À travers notre style contemporain, nos chants de gorge sont un peu plus fluides, car nous avons tendance à ralentir le rythme et à faire des chants un peu plus mélodieux.
Cohésion circumpolaire
La première édition de Pan-ArcticVision a eu lieu en août 2023 à Vadsø, dans le nord de la Norvège. Depuis, l’événement cherche surtout à briser les frontières entre les nations circumpolaires et ainsi « renforcer l’idée d’une identité pan-arctique », explique l’instigateur et directeur artistique du projet, Amund Sjølie Sveen.
L’une des particularités que nous partageons vraiment à travers l’Arctique est le fait que les décisions sont prises loin de nous […] dans les capitales, affirme Amund Sjølie Sveen.
En plus, dit-il, les nations circumpolaires sont souvent absentes des événements artistiques et sportifs d’envergure à l’international, ce qui justifiait la tenue d’un rassemblement leur étant spécialement destiné.
Le Pan-ArcticVision est un Eurovision pour le Nord, résume-t-il.
L’objectif principal est de construire des ponts au-delà des frontières […], d’apprendre à mieux connaître nos conditions de vie et nos similitudes respectives, et ainsi renforcer ces liens entre l’Est et l’Ouest, car nous pensons que nous avons de nombreux points communs.

Une rare représentation de l’Arctique russe
Un des moments forts cette année a été la participation de l’exilé russe Evgeny Goman, qui attendait toujours de recevoir son visa pour entrer au Groenland, à seulement quelques jours de l’événement. Originaire de Mourmansk, l’auteur-compositeur-interprète est établi à Kirkenes, dans le nord de la Norvège, depuis janvier 2022.

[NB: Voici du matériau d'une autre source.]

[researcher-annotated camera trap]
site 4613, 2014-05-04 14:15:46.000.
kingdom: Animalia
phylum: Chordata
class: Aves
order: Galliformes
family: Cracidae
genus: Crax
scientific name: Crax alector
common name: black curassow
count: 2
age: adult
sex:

Je pense qu’il était important qu’un représentant de l’Arctique russe participe au Pan-ArcticVision, dit-il. Un représentant antiguerre qui se sert de son art pour dénoncer ce qu’il se passe dans le pays.
Il décrit sa chanson, intitulée Pravilo Dvuh Sten (La règle des deux murs en français), comme un pied de nez à la propagande russe, l’arme de guerre de Vladimir Poutine depuis le début de l’invasion en Ukraine.
Ses paroles font allusion à des euphémismes couramment utilisés dans le discours populaire, tels qu’un « coup » pour décrire une explosion ou une opération spéciale en référence à la guerre.
À mon sens, la propagande est comme une bombe. [Le gouvernement] lance des bombes de propagande dans l’esprit des Russes, affirme Evgeny Goman, auteur-compositeur-interprète russe en exil.
Grands gagnants
Des diffusions en direct ont donné la chance à des spectateurs d’assister au concert aux quatre coins de l’Arctique. À l’issue de la compétition, il incombait au public de voter virtuellement pour les trois morceaux ayant le plus retenu leur attention.
Le prix de la composition la plus révolutionnaire a été remis à Evgeny Goman, tandis que celle incarnant le plus grand sentiment de communauté et d’unité a été décernée à Emil Kárlsen, chanteur sami originaire de Čávkkus, dans le nord de la Norvège.
Iva & Angu ont quant à elles remporté le prix de la chanson la plus évocatrice de l’Arctique. Elles ont tenu à remercier leurs ancêtres et les femmes inuit qui perpétuent la tradition des katajjaq à travers les générations.
[Nos ancêtres] étaient sans aucun doute dans la salle avec nous et j’ai ressenti leur présence très profondément, a déclaré Charlotte Angugaattiaq Qamaniq, à la clôture de l’événement.
Le public a aussi voté pour la ville qui accueillera la troisième édition du concours en 2025. Il s’agira d’Iqaluit, au Nunavut, à la grande fierté du duo de chanteuses de gorge.
Pour Amund Sjølie Sveen, la force de l’événement surpasse toutefois les prix décernés . « Il s’agit de tisser des liens et de créer une communauté », dit-il.
Il estime que le rendez-vous musical témoigne d’un besoin flagrant d’échanges entre les régions de l’Arctique.